» **Source document**:
* START *

# Guide to using REW with Convolver...



## rajdude

(under construction)

I looked everywhere but could not find a tutorial or helpfile which describes how to use REW with Convolver. Hence I thought I will start a thread.


*First: What is convolver?*

Convolver is an Windows application which can be used for Digital Room Correction. It can be used as a plugin for Windows Media player (and other apps). 
Full details are here.
A long convolver thread is here.

*Second: Where does REW fit into the picture?*

REW measures the room's impulse response. That is how it produces the frequency response plots. Then you can (automatically or manuall) setup the filters. After this you can export the impulse responses of filter setups

*Step by step guide:​*


Install convolver.
It is available for download here: http://convolver.sourceforge.net/download.html
Full instructions are here: http://convolver.sourceforge.net/usage.html


Use REW to generate the Filter Impulse Response file

(This assumes that you already know how to use REW)

Measure your room’s response

Use the Generic setting for the equalizers. That has the widest range of filter types and the best filter resolutions. 

Create / Adjust filters

You can automatically adjust the filters following the usual REW sequence. REW only auto adjusts filters upto 500hz. If you need to correct room response beyong 500 Hz. you will need to add/ edit the filters manually.

Why does REW not aetup filters automatically all over the 20-20k Hz range? Well, here is what one post says: http://www.avsforum.com/avs-vb/showthread.php?p=6966447&&#post6966447



> The peak search function is restricted to lower frequencies as it is looking for modal resonances. Above a few hundred Hz the resonances overlap to such an extent that it si no longer useful to try and correct individual resonances, but you can of course apply broader filters to even out the response. Future versions of the Wizard will address other parts of the range, but that is quite a way off as there is much yet to do for the low frequency range. It is worth bearing in mind that room treatments work very well in these ranges.

* END *

» **Supplied data**:
* START *

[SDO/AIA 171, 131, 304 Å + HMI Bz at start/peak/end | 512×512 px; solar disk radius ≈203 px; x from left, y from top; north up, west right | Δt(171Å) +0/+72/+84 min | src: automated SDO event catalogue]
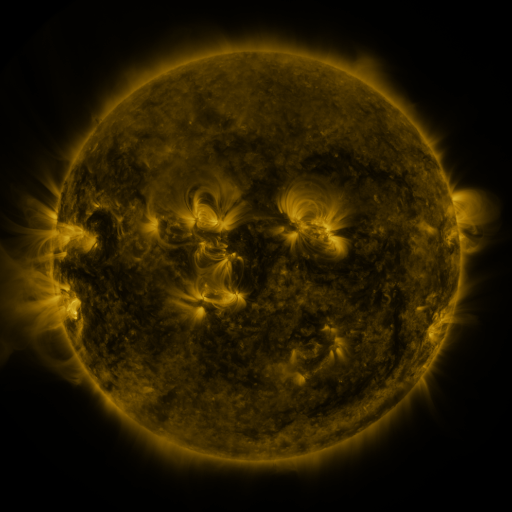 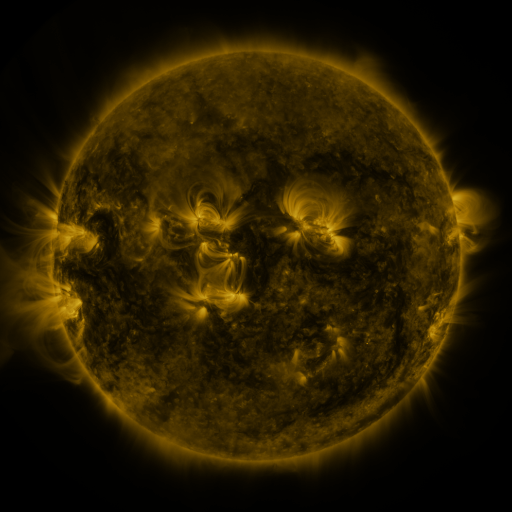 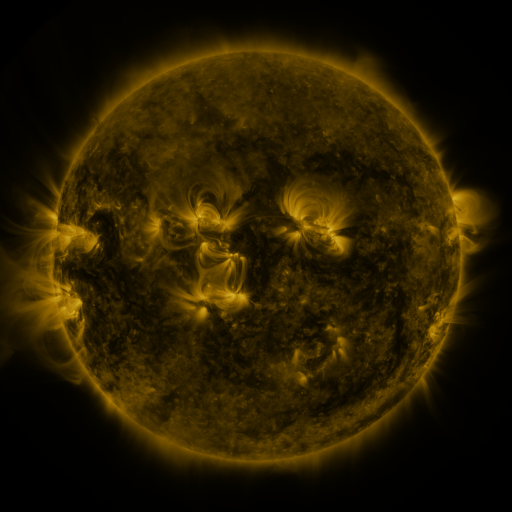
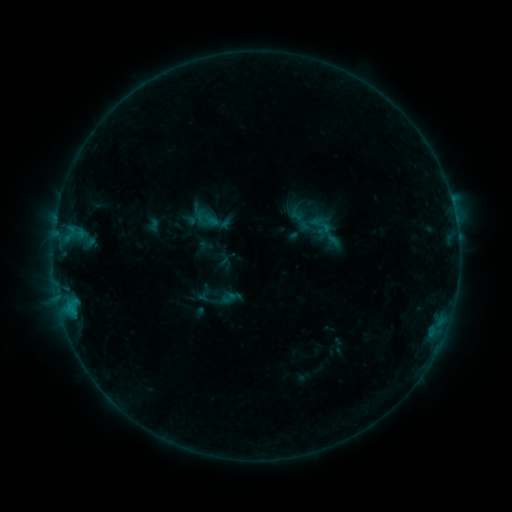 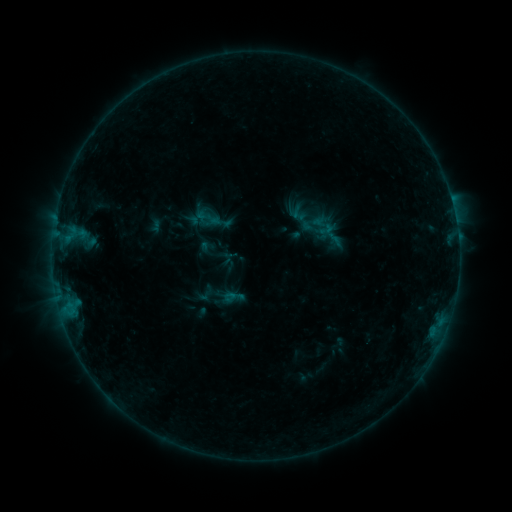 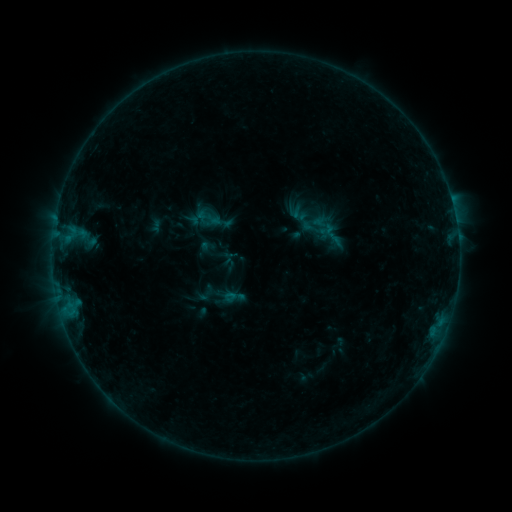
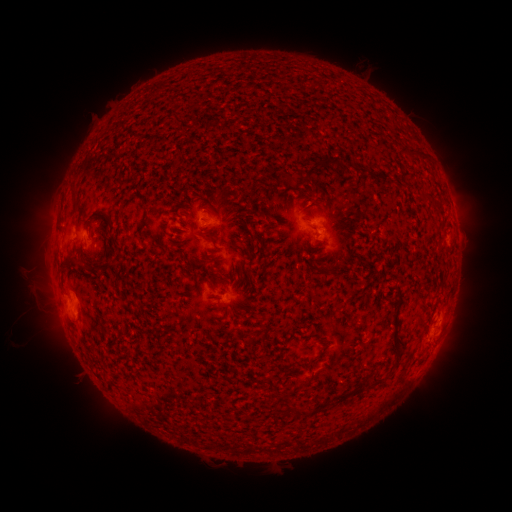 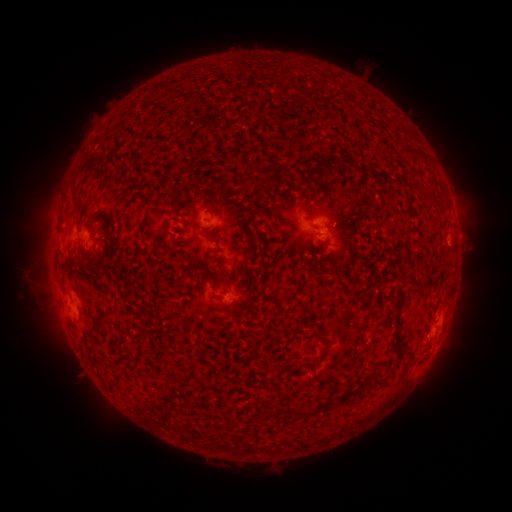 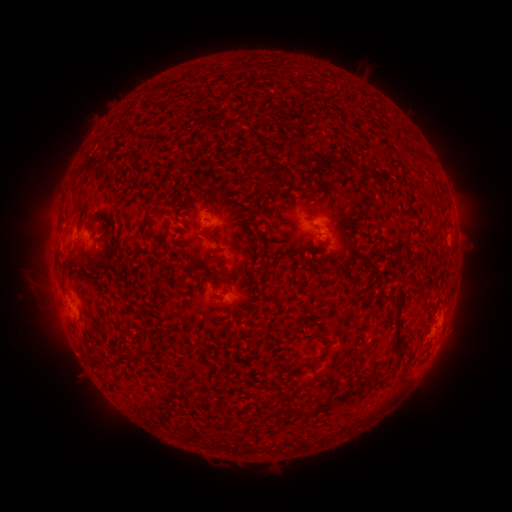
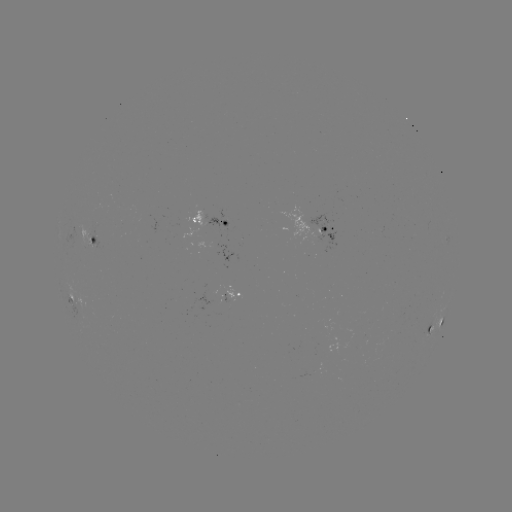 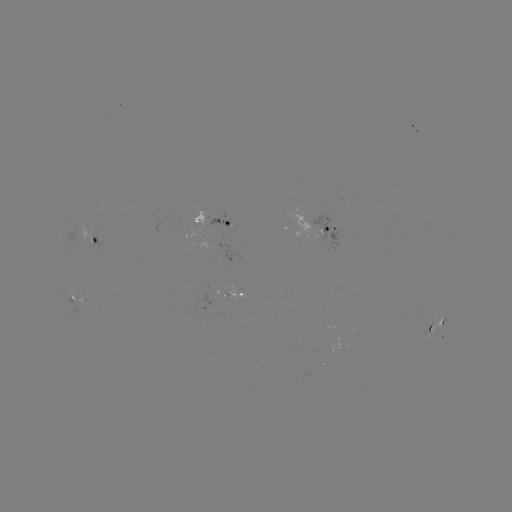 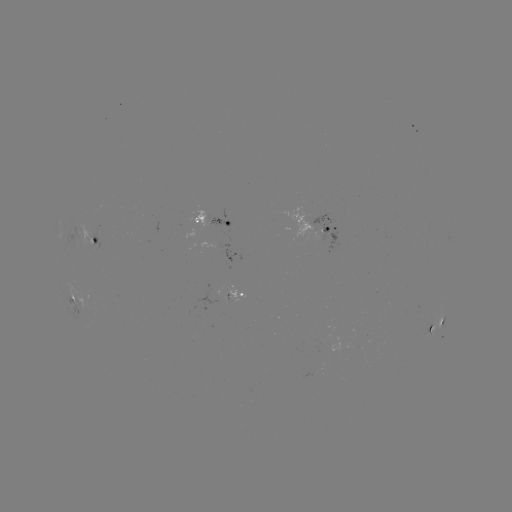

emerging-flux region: <bbox>199, 202, 227, 226</bbox>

* END *

» **Requirements**:
a) Rewrite the stretch from "Full details are" through "Install convolver." in the REW and Convolver thread, putting "frequency response graphs" in place of "frequency response plots".
b) What are all the full web addresses given in the REW and Convolver thread?
Rely only on the REW and Convolver thread, not the data.

» **Response list**:
a)
Full details are here.
A long convolver thread is here.

*Second: Where does REW fit into the picture?*

REW measures the room's impulse response. That is how it produces the frequency response graphs. Then you can (automatically or manuall) setup the filters. After this you can export the impulse responses of filter setups

*Step by step guide:​*


Install convolver.

b)
- http://convolver.sourceforge.net/download.html
- http://convolver.sourceforge.net/usage.html
- http://www.avsforum.com/avs-vb/showthread.php?p=6966447&&#post6966447